West Pomeranian University of Technology, Szczecin, Faculty of Chemical Technology and Engineering, Department of Chemical and Process Engineering, al. Piastów 42, 70-065 Szczecin, Poland.
Central Mining Institute, Department of Mining Aerology, Pl. Gwarków 1, 40-166 Katowice, Poland.
Sci Total Environ. 2021 Nov 20;796:149064. doi: 10.1016/j.scitotenv.2021.149064. Epub 2021 Jul 14.

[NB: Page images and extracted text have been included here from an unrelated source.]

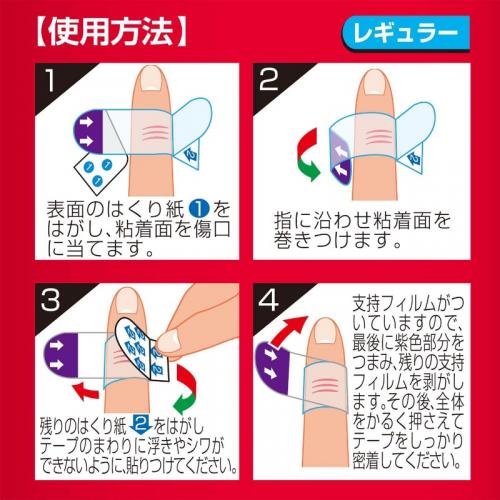 【使用方法】

レギュラー

1

表面のはくり紙 1 をはがし、粘着面を傷口に当てます。

2

指に沿わせ粘着面を巻きつけます。

3

残りのはくり紙 2 をはがしテープのまわりに浮きやシワができないように、貼りつけてください。

4

支持フィルムがついていますので、最後に紫色部分をつまみ、残りの支持フィルムを剥がします。その後、全体をかるく押さえてテープをしっかり密着してください。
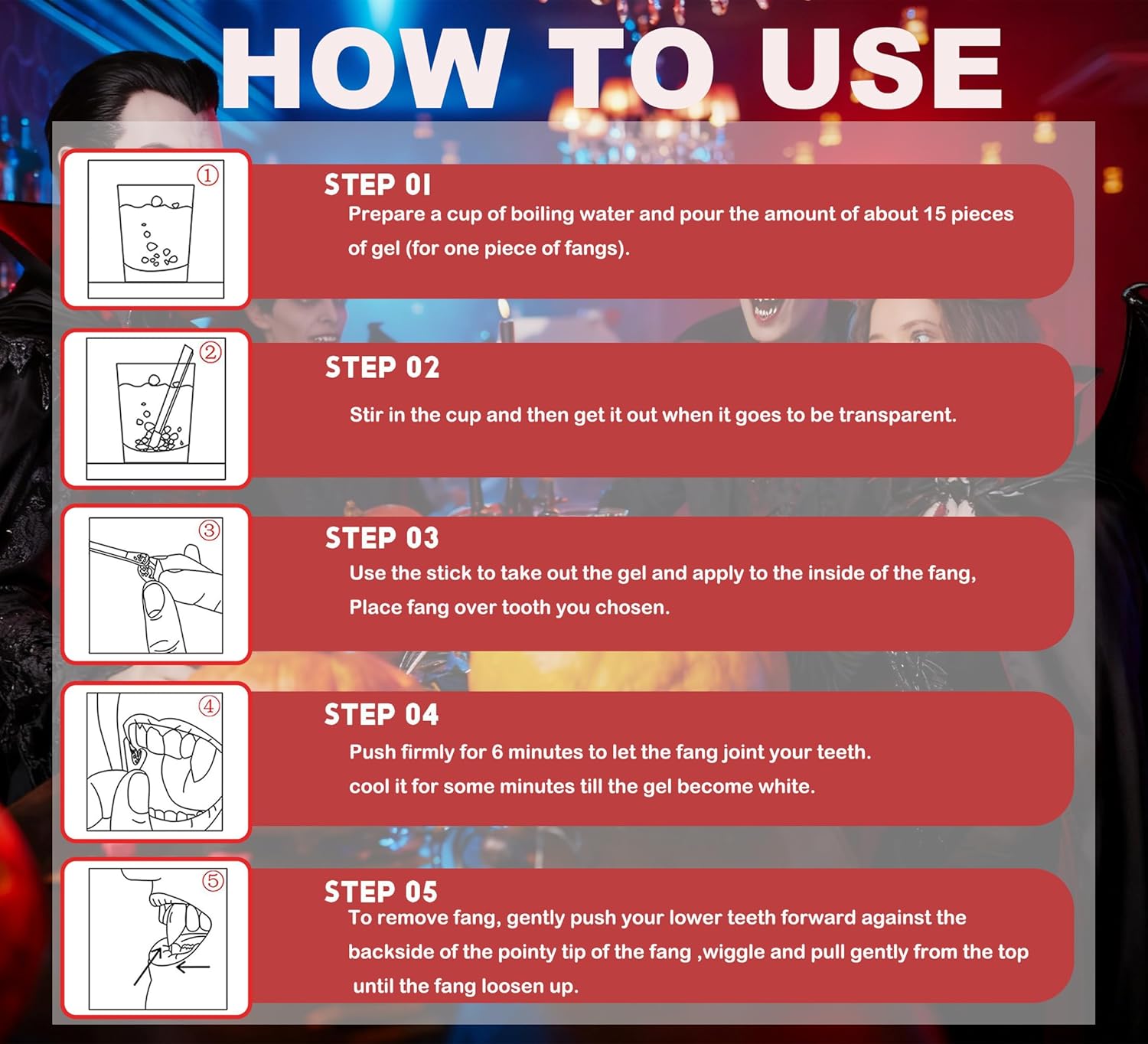 HOW TO USE

①

STEP 01
Prepare a cup of boiling water and pour the amount of about 15 pieces of gel (for one piece of fangs).

②

STEP 02
Stir in the cup and then get it out when it goes to be transparent.

③

STEP 03
Use the stick to take out the gel and apply to the inside of the fang, Place fang over tooth you chosen.

④

STEP 04
Push firmly for 6 minutes to let the fang joint your teeth. cool it for some minutes till the gel become white.

⑤

STEP 05
To remove fang, gently push your lower teeth forward against the backside of the pointy tip of the fang ,wiggle and pull gently from the top until the fang loosen up.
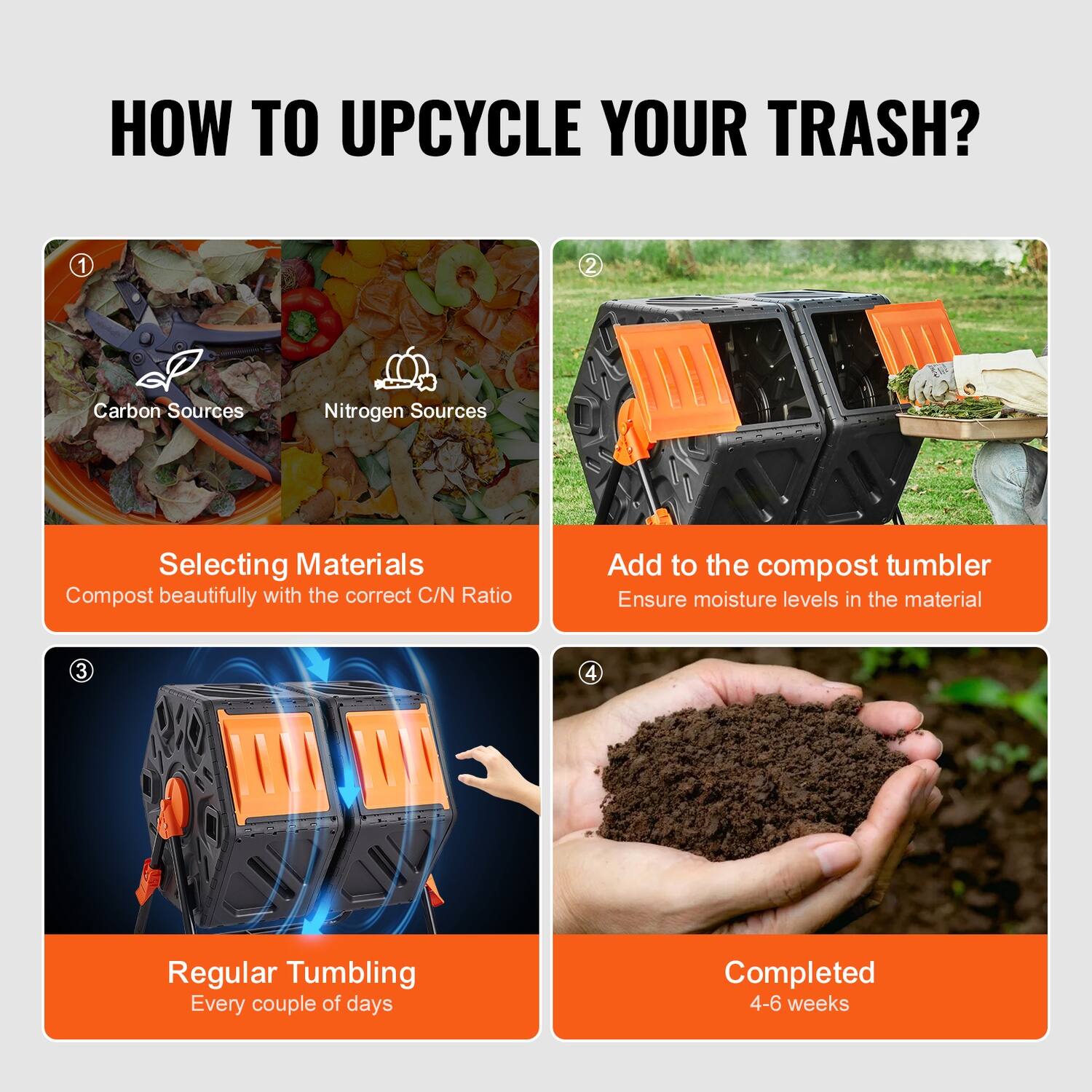 HOW TO UPCYCLE YOUR TRASH?

①

Carbon Sources

Nitrogen Sources

Selecting Materials
Compost beautifully with the correct C/N Ratio

②

Add to the compost tumbler
Ensure moisture levels in the material

③

Regular Tumbling
Every couple of days

④

Completed
4-6 weeks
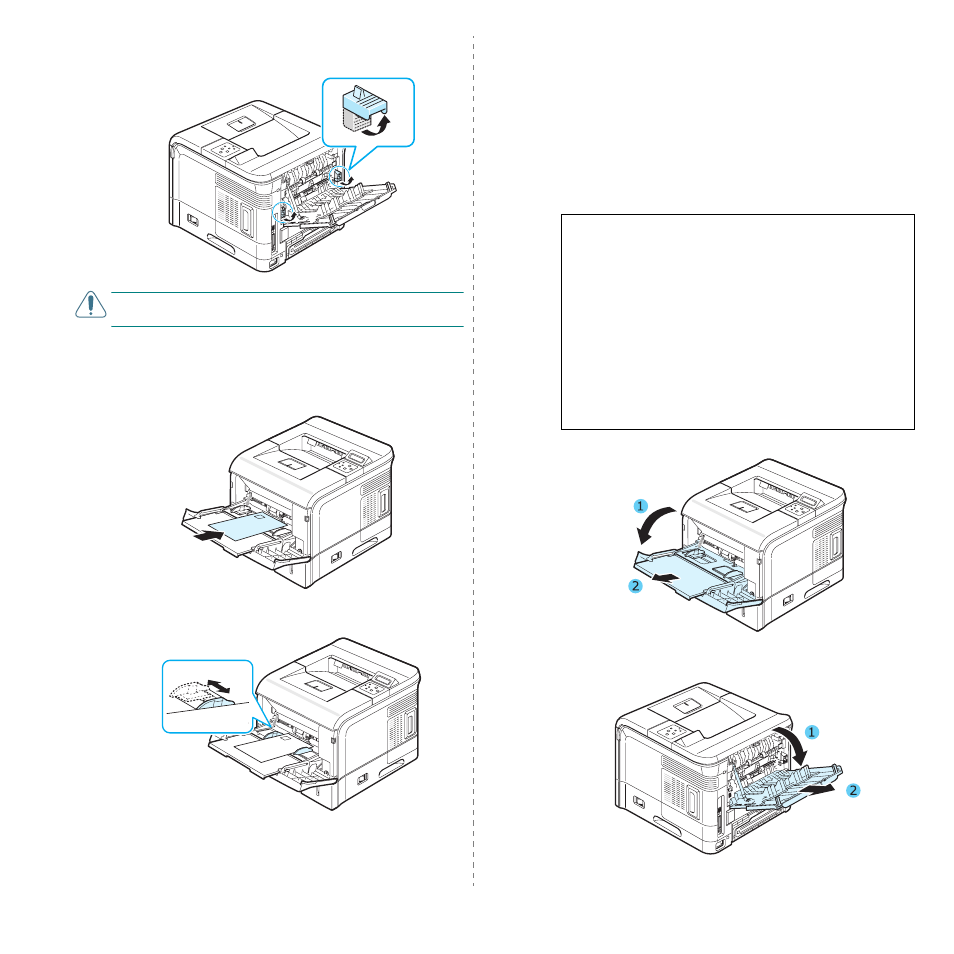 1

2

1

2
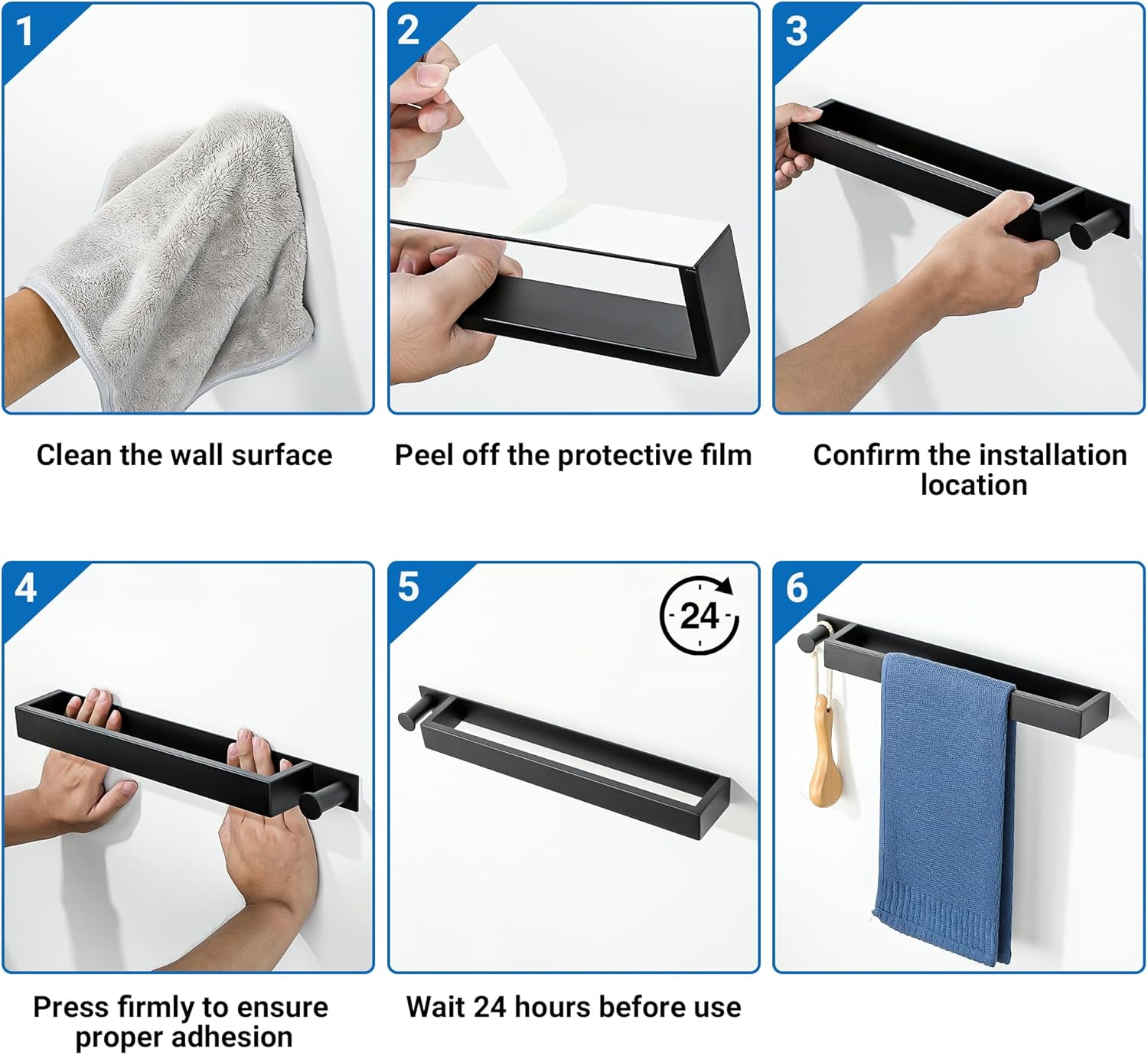 1

Clean the wall surface

2

Peel off the protective film

3

Confirm the installation location

4

Press firmly to ensure proper adhesion

5

24

Wait 24 hours before use

6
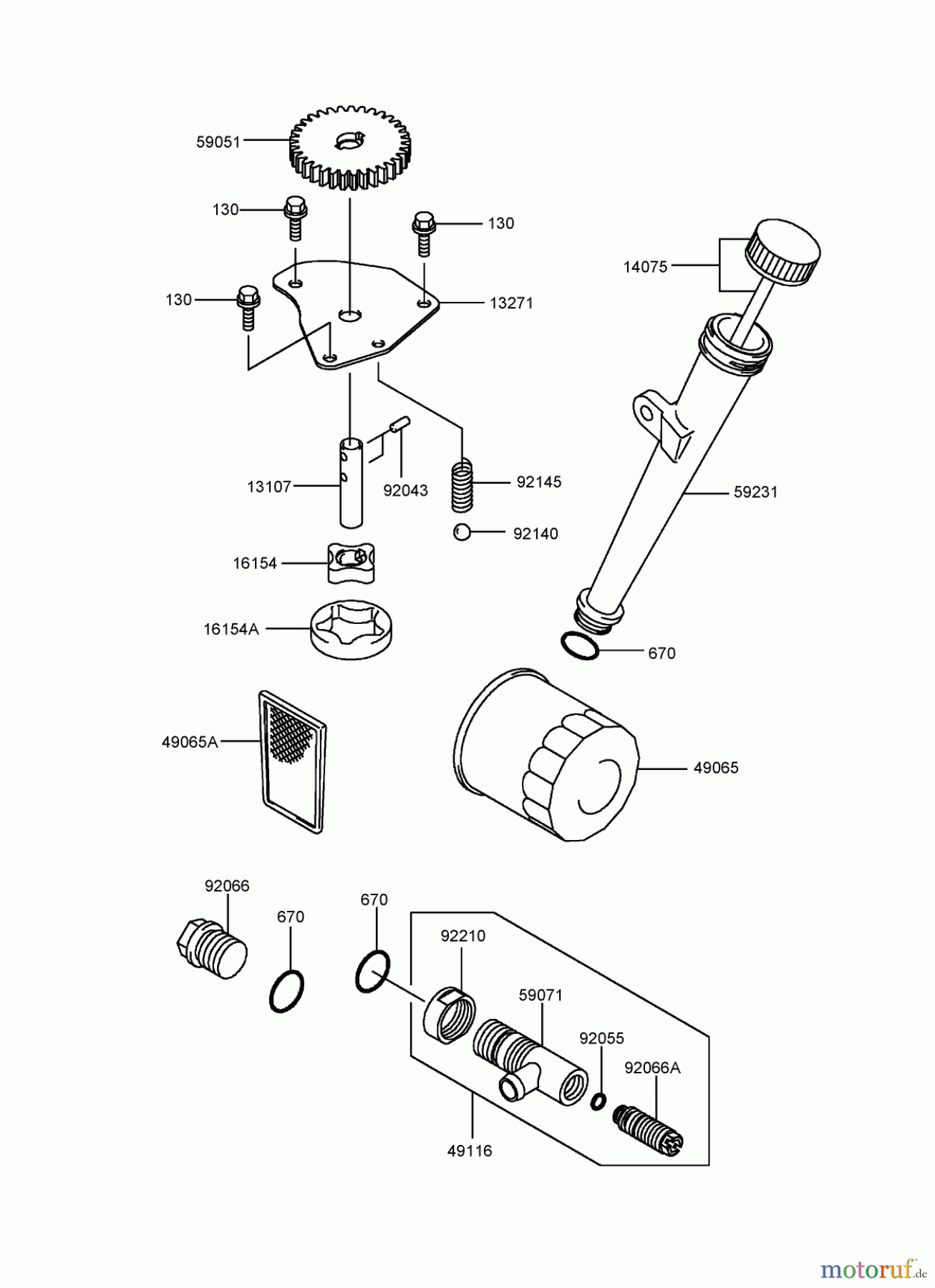 59051

130

130

14075

130

13271

13107

92043

92145

59231

92140

16154

16154A

670

49065A

49065

92066

670

670

92210

59071

92055

92066A

49116

motoruf.de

Carbon dioxide storage in unmineable coal seams is advantageous in the highly industrialized areas, such as the Upper Silesia Coal Basin (USCB), Poland, where heavy industry constitutes the source of huge CO emissions and coal mines will be closed in the future, due to unprofitability. The paper presents the results of experimental and theoretical research of CO capture on medium rank C and B bituminous coals coming from three mines located in the USCB. The porous texture of the investigated adsorbents was analyzed using SEM images and the N and CO isotherms at -196 °C and 0 °C, respectively. Qualitative studies using DRIFT spectroscopy showed that band intensity attributed to the functional groups of coals changed after CO adsorption. The analyses encompassed the equilibrium, kinetics and thermodynamics of CO adsorption on coals at 25, 50 and 75 °C (up to 2000 kPa). The adsorption isotherms were obtained by the static gravimetric method and described by means of the Langmuir, Freundlich, Dubinin-Radushkevich and Dubinin-Astakhov models. The highest CO uptakes were obtained for medium rank C bituminous coals at 25 °C; the values were 1.600 mol/kg and 1.274 mol/kg. The adsorption kinetics was better characterized by the Avrami fractional-order model rather than by the pseudo-first and pseudo-second order models. The results reveal that the adsorption process is the fastest for medium rank C bituminous coals. The isosteric heats of adsorption were calculated in the following two ways: based on the multi-temperature Toth isotherm and the Clausius-Clapeyron equations. Depending on degree of coal metamorphism, the heat of adsorption ranged from 18 to 26 kJ/mol. The estimated maximum temperature increase due to heat accumulation in the insulated coalbed during CO adsorption was 6 °C and did not reach the self-ignition temperature in any of the tested adsorption systems.
在高度工业化的地区,如波兰上西里西亚煤盆地(USCB),无法开采的煤层中的二氧化碳储存具有优势,因为重工业是大量 CO 排放的来源,而且由于无利可图,未来煤矿将关闭。本文介绍了从中西里西亚三个煤矿开采的中阶 C 和 B 烟煤对 CO 捕获的实验和理论研究结果。使用 SEM 图像和 N 和 CO 分别在-196°C 和 0°C 下的等温线分析了吸附剂的多孔结构。使用 DRIFT 光谱的定性研究表明,CO 吸附后,归因于煤官能团的带强度发生了变化。分析包括 25、50 和 75°C(高达 2000 kPa)下 CO 在煤上的吸附平衡、动力学和热力学。通过静态重量法获得吸附等温线,并通过 Langmuir、Freundlich、Dubinin-Radushkevich 和 Dubinin-Astakhov 模型进行描述。在 25°C 下,中阶 C 烟煤获得了最高的 CO 吸收量;值分别为 1.600 mol/kg 和 1.274 mol/kg。吸附动力学更适合用 Avrami 分数阶模型而不是伪一阶和伪二阶模型来描述。结果表明,中阶 C 烟煤的吸附过程最快。通过多温度 Toth 等温线和 Clausius-Clapeyron 方程,以两种方式计算了吸附的等焓。根据煤变质程度,吸附热范围从 18 到 26 kJ/mol。由于 CO 吸附过程中隔热煤层中热量的积累,估计最大温度升高为 6°C,在任何测试的吸附系统中均未达到自燃温度。